Stacked Ensembles

Introduction

Ensemble machine learning methods use multiple learning algorithms to obtain better predictive performance than could be obtained from any of the constituent learning algorithms. Many of the popular modern machine learning algorithms are actually ensembles. For example, Random Forest and Gradient Boosting Machine (GBM) are both ensemble learners. Both bagging (e.g. Random Forest) and boosting (e.g. GBM) are methods for ensembling that take a collection of weak learners (e.g. decision tree) and form a single, strong learner.

H2O’s Stacked Ensemble method is supervised ensemble machine learning algorithm that finds the optimal combination of a collection of prediction algorithms using a process called stacking. This method currently supports regression and binary classification, and multiclass support is planned for a future release.

Native support for ensembles of H2O algorithms was added into core H2O in version 3.10.3.1. A separate implementation, the h2oEnsemble R package, is also still available, however for new projects we recommend using the native H2O version, documented below.

Stacking / Super Learning

Stacking, also called Super Learning or Stacked Regression, is a class of algorithms that involves training a second-level “metalearner” to find the optimal combination of the base learners. Unlike bagging and boosting, the goal in stacking is to ensemble strong, diverse sets of learners together.

Although the concept of stacking was originally developed in 1992, the theoretical guarantees for stacking were not proven until the publication of a paper titled, “Super Learner”, in 2007. In this paper, it was shown that the Super Learner ensemble represents an asymptotically optimal system for learning.

There are some ensemble methods that are broadly labeled as stacking, however, the Super Learner ensemble is distinguished by the use of cross-validation to form what is called the “level-one” data, or the data that the metalearning or “combiner” algorithm is trained on. More detail about the Super Learner algorithm is provided below.

Super Learner Algorithm

The steps below describe the individual tasks involved in training and testing a Super Learner ensemble. H2O automates most of the steps below so that you can quickly and easily build ensembles of H2O models.

  1. Set up the ensemble.
    1. Specify a list of L base algorithms (with a specific set of model parameters).
    2. Specify a metalearning algorithm.
  2. Train the ensemble.
    1. Train each of the L base algorithms on the training set.
    2. Perform k-fold cross-validation on each of these learners and collect the cross-validated predicted values from each of the L algorithms.
    3. The N cross-validated predicted values from each of the L algorithms can be combined to form a new N x L matrix. This matrix, along wtih the original response vector, is called the “level-one” data. (N = number of rows in the training set.)
    4. Train the metalearning algorithm on the level-one data. The “ensemble model” consists of the L base learning models and the metalearning model, which can then be used to generate predictions on a test set.
  3. Predict on new data.
    1. To generate ensemble predictions, first generate predictions from the base learners.
    2. Feed those predictions into the metalearner to generate the ensemble prediction.

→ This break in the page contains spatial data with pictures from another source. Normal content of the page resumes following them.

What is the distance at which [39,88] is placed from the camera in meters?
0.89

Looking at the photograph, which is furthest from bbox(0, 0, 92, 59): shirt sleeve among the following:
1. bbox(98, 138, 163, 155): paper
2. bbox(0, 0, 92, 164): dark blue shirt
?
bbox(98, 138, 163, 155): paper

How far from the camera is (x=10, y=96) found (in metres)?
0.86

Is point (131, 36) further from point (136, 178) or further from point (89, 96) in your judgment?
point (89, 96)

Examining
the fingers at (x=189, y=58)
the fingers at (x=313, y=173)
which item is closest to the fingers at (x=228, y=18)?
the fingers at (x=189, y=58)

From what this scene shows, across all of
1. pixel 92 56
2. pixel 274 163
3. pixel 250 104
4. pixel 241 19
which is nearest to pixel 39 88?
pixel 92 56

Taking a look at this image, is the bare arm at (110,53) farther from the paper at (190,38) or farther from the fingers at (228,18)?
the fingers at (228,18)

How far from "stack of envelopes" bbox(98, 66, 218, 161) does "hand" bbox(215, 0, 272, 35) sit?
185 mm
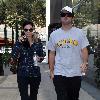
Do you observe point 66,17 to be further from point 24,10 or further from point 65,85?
point 24,10

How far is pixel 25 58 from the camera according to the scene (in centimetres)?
755

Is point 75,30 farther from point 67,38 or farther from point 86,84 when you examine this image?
point 86,84

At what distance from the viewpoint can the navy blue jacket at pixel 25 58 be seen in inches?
296

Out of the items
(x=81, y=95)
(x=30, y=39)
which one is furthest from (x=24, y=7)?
(x=30, y=39)

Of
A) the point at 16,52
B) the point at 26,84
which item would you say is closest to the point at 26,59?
the point at 16,52

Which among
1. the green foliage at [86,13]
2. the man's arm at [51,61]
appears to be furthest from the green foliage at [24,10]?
the man's arm at [51,61]

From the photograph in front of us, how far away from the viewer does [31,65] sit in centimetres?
756

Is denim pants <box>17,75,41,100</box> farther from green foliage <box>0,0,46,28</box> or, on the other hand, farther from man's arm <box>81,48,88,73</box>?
green foliage <box>0,0,46,28</box>

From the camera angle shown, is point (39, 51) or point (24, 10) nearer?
point (39, 51)

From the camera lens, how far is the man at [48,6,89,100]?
6.62 meters

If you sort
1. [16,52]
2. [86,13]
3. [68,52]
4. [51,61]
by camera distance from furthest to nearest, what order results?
[86,13], [16,52], [51,61], [68,52]

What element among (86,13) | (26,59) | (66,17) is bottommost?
(26,59)

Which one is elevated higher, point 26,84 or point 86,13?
point 86,13

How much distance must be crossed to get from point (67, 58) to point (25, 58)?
1118 millimetres
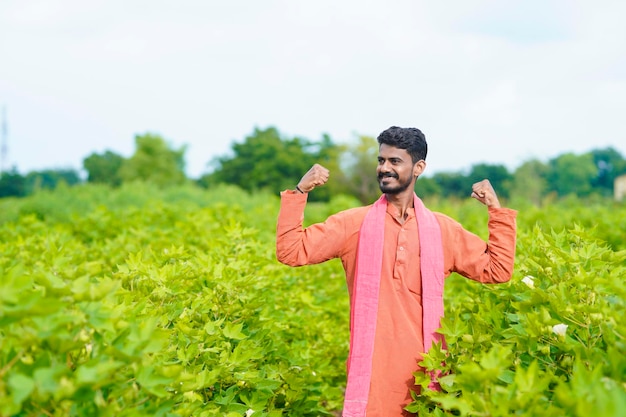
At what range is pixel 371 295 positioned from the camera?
11.6 feet

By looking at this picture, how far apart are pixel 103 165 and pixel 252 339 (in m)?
91.0

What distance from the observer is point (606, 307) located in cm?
241

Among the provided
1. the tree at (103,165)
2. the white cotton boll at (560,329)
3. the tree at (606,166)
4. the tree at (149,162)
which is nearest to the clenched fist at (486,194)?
the white cotton boll at (560,329)

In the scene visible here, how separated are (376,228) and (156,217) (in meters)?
7.69

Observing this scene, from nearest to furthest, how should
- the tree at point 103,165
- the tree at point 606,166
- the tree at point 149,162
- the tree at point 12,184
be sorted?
the tree at point 12,184, the tree at point 149,162, the tree at point 103,165, the tree at point 606,166

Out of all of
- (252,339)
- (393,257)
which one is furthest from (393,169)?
(252,339)

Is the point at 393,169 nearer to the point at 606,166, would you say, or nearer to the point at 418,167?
the point at 418,167

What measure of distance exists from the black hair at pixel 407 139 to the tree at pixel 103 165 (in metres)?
85.9

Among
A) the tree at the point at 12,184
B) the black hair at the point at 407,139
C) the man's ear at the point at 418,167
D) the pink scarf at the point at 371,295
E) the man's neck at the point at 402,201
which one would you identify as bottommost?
the tree at the point at 12,184

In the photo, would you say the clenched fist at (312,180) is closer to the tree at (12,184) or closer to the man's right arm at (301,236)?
the man's right arm at (301,236)

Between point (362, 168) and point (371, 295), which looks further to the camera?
point (362, 168)

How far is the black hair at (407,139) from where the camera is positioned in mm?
3625

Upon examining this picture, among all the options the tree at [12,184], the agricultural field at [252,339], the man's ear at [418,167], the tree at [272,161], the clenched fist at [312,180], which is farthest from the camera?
the tree at [272,161]

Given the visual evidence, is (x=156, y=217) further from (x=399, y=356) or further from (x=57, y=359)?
(x=57, y=359)
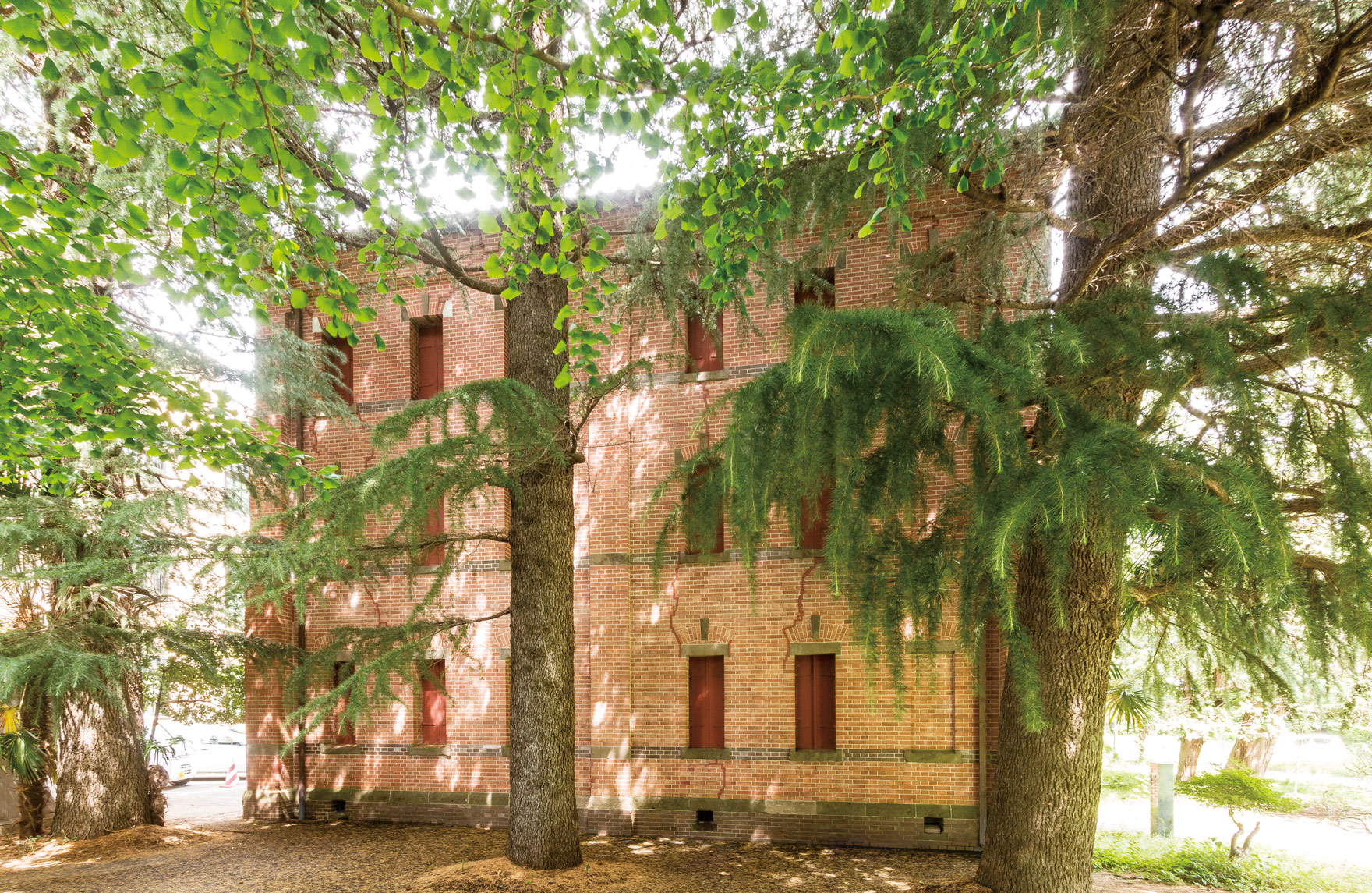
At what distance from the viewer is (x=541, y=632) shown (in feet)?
26.0

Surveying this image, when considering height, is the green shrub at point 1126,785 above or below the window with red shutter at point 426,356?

Defining an H2O Stacked Ensemble Model

  • model_id: Specify a custom name for the model to use as a reference. By default, H2O automatically generates a destination key.
  • training_frame: Specify the dataset used to build the model.
  • validation_frame: Specify the dataset used to evaluate the accuracy of the model.
  • selection_strategy: Specify the strategy for choosing which models to stack. Note that choose_all is currently the only selection strategy implemented.
  • base_models: Specify a list of model IDs that can be stacked together. Models must have been cross-validated using nfolds > 1, they all must use the same cross-validation folds and keep_cross_validation_folds must be set to True.

Regarding the base models: One way to guarantee identical folds across base models is to set fold_assignment = “Modulo” in all the base models. Currently, using base models that were all trained with fold_assignment = “Modulo” is a strict requirement, but this will be relaxed in the next release to allow for identical user-specified folds or random folds that were generated with the same seed.

Also in a future release, there will be an additional metalearner parameter which allows for the user to specify the metalearning algorithm used. Currently, the metalearner is fixed as a default H2O GLM with non-negative weights.

You can follow the progress of H2O’s Stacked Ensemble development here.

Example

library(h2o)
h2o.init()

# Import a sample binary outcome train/test set into H2O
train <- h2o.importFile("https://s3.amazonaws.com/erin-data/higgs/higgs_train_10k.csv")
test <- h2o.importFile("https://s3.amazonaws.com/erin-data/higgs/higgs_test_5k.csv")

# Identify predictors and response
y <- "response"
x <- setdiff(names(train), y)

# For binary classification, response should be a factor
train[,y] <- as.factor(train[,y])
test[,y] <- as.factor(test[,y])

# Number of CV folds (to generate level-one data for stacking)
nfolds <- 5

# There are a few ways to assemble a list of models to stack toegether:
# 1. Train individual models and put them in a list
# 2. Train a grid of models
# 3. Train several grids of models
# Note: All base models must have the same cross-validation folds and
# the cross-validated predicted values must be kept.


# 1. Generate a 2-model ensemble (GBM + RF)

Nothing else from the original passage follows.